Scene-based reasoning items:
— begin —

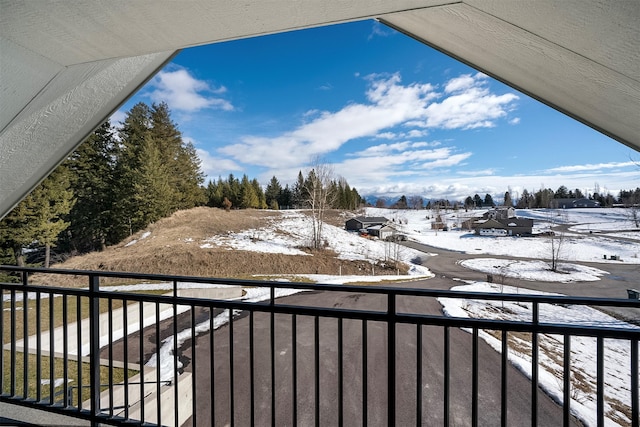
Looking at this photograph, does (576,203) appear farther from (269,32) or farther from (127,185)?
(127,185)

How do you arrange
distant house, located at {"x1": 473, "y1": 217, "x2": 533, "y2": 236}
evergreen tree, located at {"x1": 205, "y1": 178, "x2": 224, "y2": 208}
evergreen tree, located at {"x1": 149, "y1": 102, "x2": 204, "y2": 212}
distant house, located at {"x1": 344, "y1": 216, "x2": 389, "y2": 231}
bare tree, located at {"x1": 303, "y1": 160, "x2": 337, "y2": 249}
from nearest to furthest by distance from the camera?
evergreen tree, located at {"x1": 149, "y1": 102, "x2": 204, "y2": 212} < bare tree, located at {"x1": 303, "y1": 160, "x2": 337, "y2": 249} < distant house, located at {"x1": 344, "y1": 216, "x2": 389, "y2": 231} < distant house, located at {"x1": 473, "y1": 217, "x2": 533, "y2": 236} < evergreen tree, located at {"x1": 205, "y1": 178, "x2": 224, "y2": 208}

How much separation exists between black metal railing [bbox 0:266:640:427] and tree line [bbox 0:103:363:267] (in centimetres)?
342

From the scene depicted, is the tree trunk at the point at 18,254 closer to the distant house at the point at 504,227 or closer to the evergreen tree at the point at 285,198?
the evergreen tree at the point at 285,198

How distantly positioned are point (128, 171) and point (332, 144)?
39.8 feet

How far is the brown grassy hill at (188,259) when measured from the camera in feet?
36.7

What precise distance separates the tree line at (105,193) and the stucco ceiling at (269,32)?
36.3 feet

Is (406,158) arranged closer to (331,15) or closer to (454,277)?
(454,277)

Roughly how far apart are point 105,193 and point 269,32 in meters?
15.7

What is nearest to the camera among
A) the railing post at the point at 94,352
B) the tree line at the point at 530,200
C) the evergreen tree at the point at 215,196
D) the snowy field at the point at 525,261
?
the railing post at the point at 94,352

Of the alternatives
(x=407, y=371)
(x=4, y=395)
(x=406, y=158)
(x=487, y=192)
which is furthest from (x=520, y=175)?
(x=4, y=395)

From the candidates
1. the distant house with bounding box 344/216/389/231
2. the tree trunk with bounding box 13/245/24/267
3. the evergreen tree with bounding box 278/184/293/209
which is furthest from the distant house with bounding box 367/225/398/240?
the tree trunk with bounding box 13/245/24/267

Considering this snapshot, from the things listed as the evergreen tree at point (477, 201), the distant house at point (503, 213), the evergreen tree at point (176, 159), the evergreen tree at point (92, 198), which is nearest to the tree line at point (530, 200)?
the evergreen tree at point (477, 201)

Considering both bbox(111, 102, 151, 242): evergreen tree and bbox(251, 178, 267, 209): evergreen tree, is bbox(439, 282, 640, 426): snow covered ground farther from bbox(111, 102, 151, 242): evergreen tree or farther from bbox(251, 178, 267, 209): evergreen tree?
bbox(251, 178, 267, 209): evergreen tree

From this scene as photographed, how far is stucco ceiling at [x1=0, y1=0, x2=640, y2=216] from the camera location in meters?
0.80
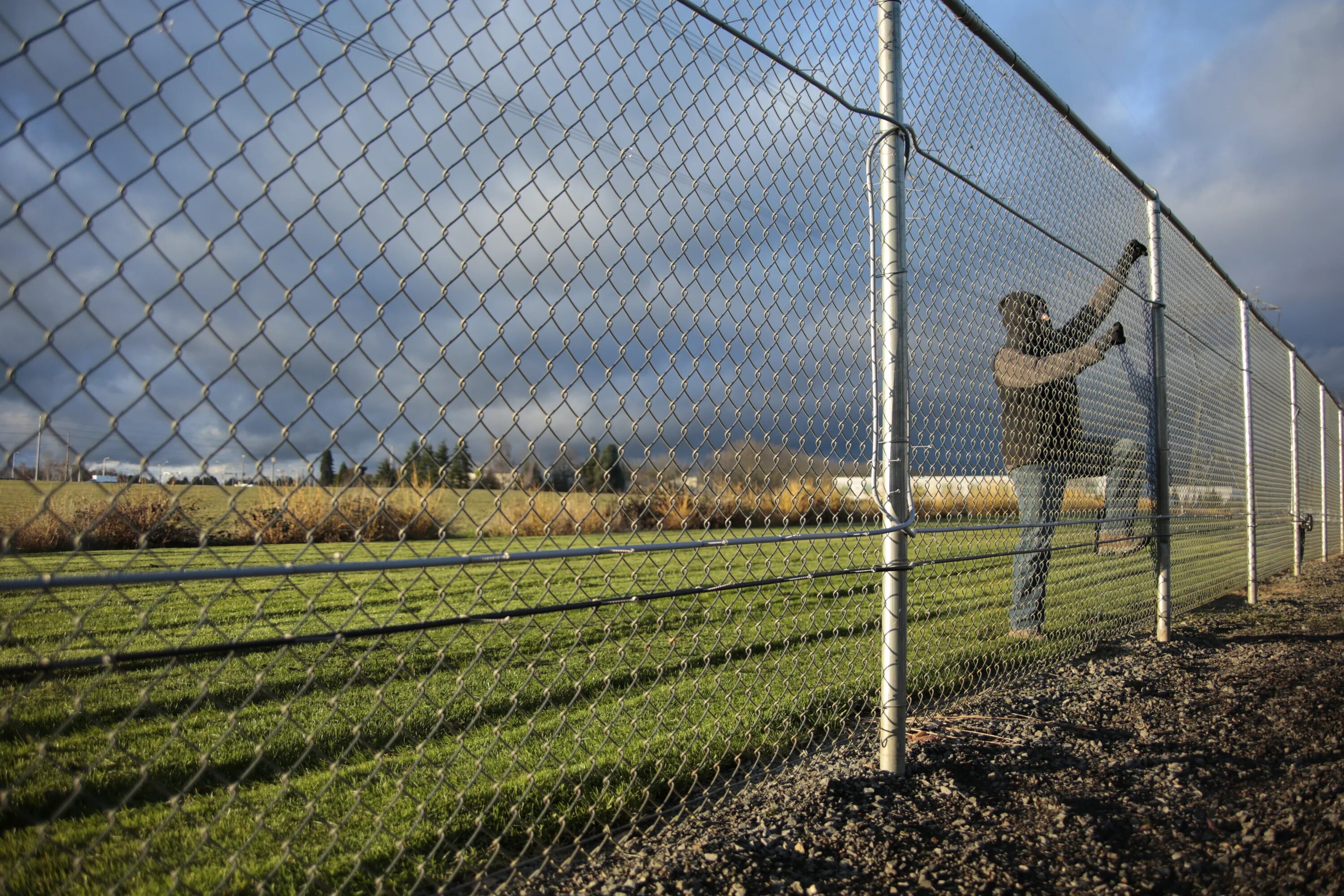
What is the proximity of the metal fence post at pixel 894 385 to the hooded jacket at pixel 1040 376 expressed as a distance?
1.83 meters

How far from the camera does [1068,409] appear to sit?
14.1 feet

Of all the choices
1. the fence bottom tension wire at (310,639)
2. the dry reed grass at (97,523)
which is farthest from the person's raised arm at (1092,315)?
the dry reed grass at (97,523)

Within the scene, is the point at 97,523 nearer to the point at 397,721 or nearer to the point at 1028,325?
the point at 397,721

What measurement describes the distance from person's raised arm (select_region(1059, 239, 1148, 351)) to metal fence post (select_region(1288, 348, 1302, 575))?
20.3 feet

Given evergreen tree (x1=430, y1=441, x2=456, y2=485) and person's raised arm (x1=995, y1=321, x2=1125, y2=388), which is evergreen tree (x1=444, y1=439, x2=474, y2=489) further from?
person's raised arm (x1=995, y1=321, x2=1125, y2=388)

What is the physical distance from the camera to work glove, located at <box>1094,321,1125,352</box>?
4.02m

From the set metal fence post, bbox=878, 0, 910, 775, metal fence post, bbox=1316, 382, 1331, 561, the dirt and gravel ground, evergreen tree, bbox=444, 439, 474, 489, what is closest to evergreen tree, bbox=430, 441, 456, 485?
evergreen tree, bbox=444, 439, 474, 489

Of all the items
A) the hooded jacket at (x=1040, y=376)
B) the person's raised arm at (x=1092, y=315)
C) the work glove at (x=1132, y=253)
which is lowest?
the hooded jacket at (x=1040, y=376)

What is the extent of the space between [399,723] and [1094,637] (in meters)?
4.03

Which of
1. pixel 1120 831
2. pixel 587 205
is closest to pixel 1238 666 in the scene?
pixel 1120 831

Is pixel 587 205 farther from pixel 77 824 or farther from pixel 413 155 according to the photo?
pixel 77 824

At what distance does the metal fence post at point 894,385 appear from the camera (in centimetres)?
241

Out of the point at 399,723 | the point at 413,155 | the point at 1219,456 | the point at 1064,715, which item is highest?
the point at 413,155

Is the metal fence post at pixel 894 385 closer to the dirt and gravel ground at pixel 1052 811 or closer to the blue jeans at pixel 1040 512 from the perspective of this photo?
the dirt and gravel ground at pixel 1052 811
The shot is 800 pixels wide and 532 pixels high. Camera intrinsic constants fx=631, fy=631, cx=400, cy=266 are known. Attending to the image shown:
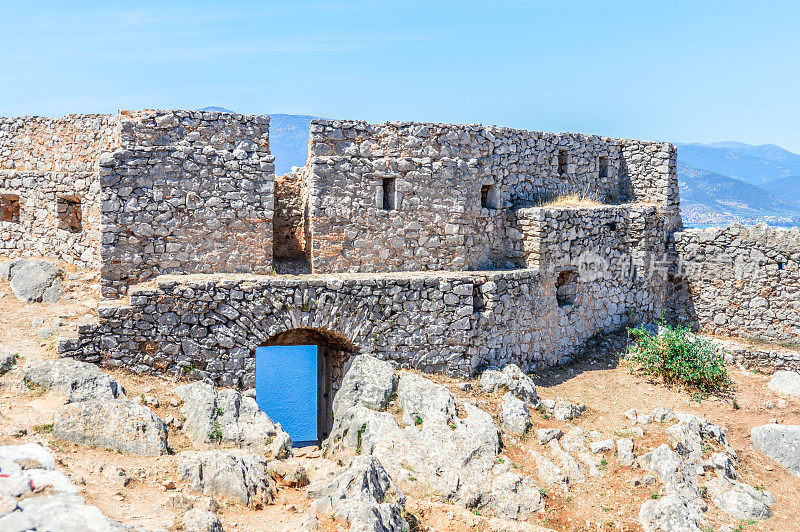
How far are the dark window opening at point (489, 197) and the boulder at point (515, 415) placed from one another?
432 centimetres

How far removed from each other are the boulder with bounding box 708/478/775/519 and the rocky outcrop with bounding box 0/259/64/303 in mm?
12281

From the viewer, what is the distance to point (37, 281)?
12859 mm

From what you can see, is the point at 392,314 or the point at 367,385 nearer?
the point at 367,385

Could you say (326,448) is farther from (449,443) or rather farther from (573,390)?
(573,390)

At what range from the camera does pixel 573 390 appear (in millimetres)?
12789

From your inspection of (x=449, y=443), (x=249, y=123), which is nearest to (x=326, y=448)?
(x=449, y=443)

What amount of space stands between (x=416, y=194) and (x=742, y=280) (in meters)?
9.13

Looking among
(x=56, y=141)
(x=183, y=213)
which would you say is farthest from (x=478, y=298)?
(x=56, y=141)

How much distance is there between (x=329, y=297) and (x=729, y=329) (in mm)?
10909

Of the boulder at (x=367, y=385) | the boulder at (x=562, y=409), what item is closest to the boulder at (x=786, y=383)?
the boulder at (x=562, y=409)

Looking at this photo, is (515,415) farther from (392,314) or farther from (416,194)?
(416,194)

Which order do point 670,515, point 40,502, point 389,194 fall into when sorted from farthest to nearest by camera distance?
point 389,194
point 670,515
point 40,502

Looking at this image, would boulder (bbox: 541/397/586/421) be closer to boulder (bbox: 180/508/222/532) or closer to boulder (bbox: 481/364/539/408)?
boulder (bbox: 481/364/539/408)

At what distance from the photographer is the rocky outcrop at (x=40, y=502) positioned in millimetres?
5266
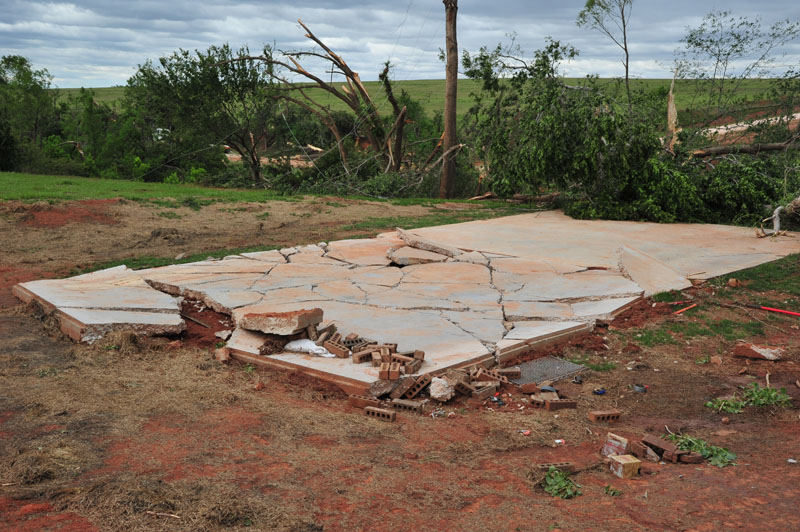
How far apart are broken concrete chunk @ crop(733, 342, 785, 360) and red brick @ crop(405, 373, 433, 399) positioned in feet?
7.82

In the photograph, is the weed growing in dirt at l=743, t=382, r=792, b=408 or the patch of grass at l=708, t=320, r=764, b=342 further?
the patch of grass at l=708, t=320, r=764, b=342

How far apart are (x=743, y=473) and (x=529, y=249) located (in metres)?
4.65

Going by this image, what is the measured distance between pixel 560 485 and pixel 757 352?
2627mm

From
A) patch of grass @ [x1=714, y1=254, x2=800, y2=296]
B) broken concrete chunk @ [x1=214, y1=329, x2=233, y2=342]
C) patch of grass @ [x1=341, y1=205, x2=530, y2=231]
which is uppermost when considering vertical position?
patch of grass @ [x1=341, y1=205, x2=530, y2=231]

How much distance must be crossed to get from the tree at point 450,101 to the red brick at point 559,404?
12.2 metres

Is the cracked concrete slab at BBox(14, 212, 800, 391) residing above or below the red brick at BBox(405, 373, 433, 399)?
above

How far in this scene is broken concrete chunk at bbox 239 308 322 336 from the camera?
4.18 m

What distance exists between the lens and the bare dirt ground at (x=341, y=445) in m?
2.38

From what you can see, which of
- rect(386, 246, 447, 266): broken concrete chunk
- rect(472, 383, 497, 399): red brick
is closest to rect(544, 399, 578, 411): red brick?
rect(472, 383, 497, 399): red brick

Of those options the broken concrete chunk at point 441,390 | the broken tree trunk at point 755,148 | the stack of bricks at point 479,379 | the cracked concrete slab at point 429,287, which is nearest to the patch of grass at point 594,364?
the cracked concrete slab at point 429,287

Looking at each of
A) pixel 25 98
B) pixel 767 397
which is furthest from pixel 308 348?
pixel 25 98

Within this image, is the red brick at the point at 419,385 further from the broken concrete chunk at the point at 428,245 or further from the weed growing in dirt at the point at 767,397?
the broken concrete chunk at the point at 428,245

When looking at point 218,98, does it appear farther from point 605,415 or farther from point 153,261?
point 605,415

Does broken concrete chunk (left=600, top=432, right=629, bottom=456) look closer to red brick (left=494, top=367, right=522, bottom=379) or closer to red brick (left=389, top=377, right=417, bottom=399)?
red brick (left=494, top=367, right=522, bottom=379)
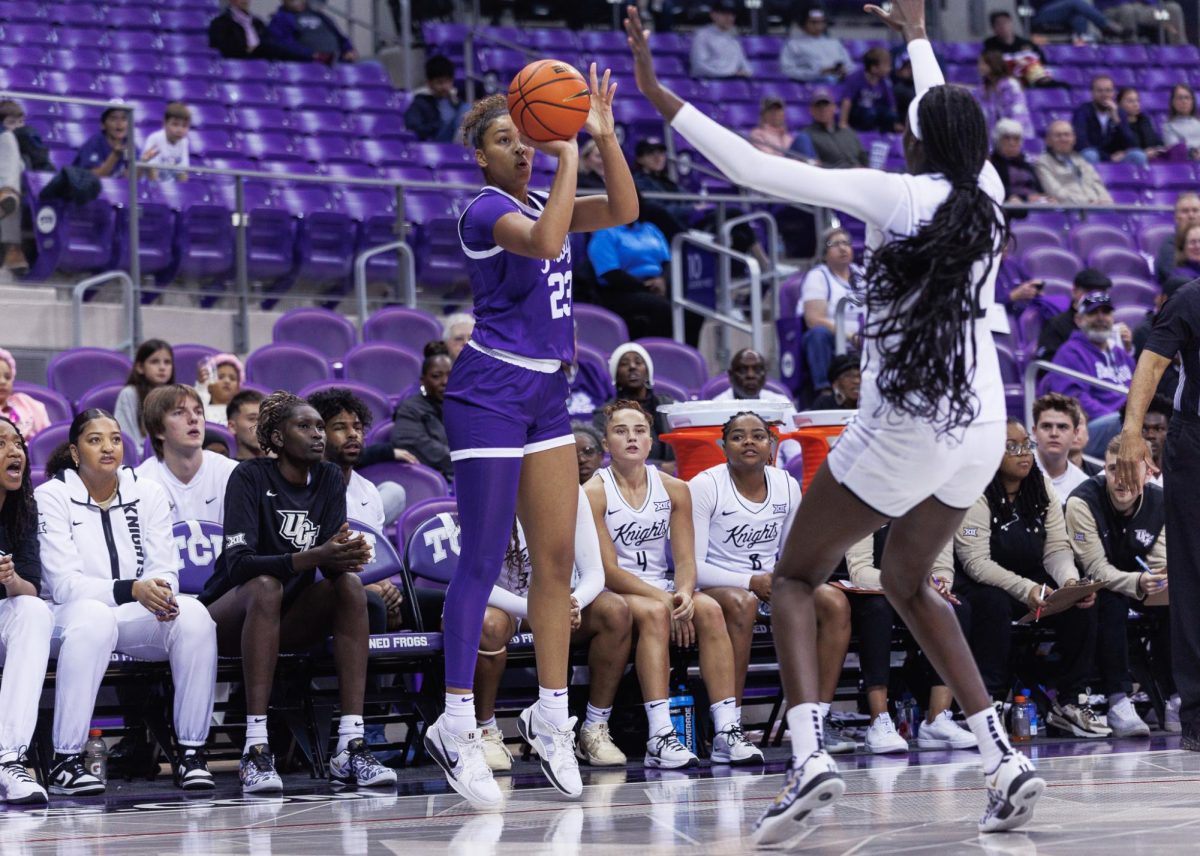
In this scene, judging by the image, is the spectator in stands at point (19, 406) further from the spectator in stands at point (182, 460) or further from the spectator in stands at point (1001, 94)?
the spectator in stands at point (1001, 94)

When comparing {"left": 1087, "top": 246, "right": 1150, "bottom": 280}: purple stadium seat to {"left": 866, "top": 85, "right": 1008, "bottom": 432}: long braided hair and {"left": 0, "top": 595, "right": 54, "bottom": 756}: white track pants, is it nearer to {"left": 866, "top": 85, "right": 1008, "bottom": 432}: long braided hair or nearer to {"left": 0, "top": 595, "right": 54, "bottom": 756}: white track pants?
{"left": 0, "top": 595, "right": 54, "bottom": 756}: white track pants

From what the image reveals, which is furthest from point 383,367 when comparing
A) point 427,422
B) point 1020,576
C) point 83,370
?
point 1020,576

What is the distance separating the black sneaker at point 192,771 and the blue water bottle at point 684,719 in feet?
6.28

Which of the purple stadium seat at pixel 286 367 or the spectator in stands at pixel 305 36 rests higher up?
the spectator in stands at pixel 305 36

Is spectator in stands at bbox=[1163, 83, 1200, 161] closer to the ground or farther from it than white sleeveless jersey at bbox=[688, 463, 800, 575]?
farther from it

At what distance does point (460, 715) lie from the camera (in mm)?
5000

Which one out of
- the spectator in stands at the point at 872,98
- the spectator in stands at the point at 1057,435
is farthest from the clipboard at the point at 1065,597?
the spectator in stands at the point at 872,98

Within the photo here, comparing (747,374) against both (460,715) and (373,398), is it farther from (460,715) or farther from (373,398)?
(460,715)

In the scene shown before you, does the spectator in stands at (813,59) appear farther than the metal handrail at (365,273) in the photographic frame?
Yes

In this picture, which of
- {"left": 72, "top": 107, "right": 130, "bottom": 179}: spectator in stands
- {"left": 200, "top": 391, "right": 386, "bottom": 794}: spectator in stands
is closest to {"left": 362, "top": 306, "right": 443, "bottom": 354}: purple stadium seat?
{"left": 72, "top": 107, "right": 130, "bottom": 179}: spectator in stands

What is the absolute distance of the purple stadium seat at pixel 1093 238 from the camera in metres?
13.3

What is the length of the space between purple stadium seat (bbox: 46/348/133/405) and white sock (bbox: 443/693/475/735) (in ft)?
15.6

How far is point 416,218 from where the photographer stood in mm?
11586

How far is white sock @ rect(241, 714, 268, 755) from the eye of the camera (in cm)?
597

— end —

Written instruction: Carry over everything from the line containing "What is the absolute" down to the end of the items, keeping the requests, and add -15 to every distance figure in the answers.

Output of the exercise:
What is the absolute distance of the purple stadium seat at pixel 1093 238 from the camera in metres?
-1.7

What is the length of the space between purple stadium seat (bbox: 46/348/133/405) and white sock (bbox: 443/693/475/735) (in ft)?
0.6

How far is point 416,218 from where the photographer stood in mm?
11571

How far is white sock @ rect(241, 714, 268, 755) from the eye of the camera (in cm)?
582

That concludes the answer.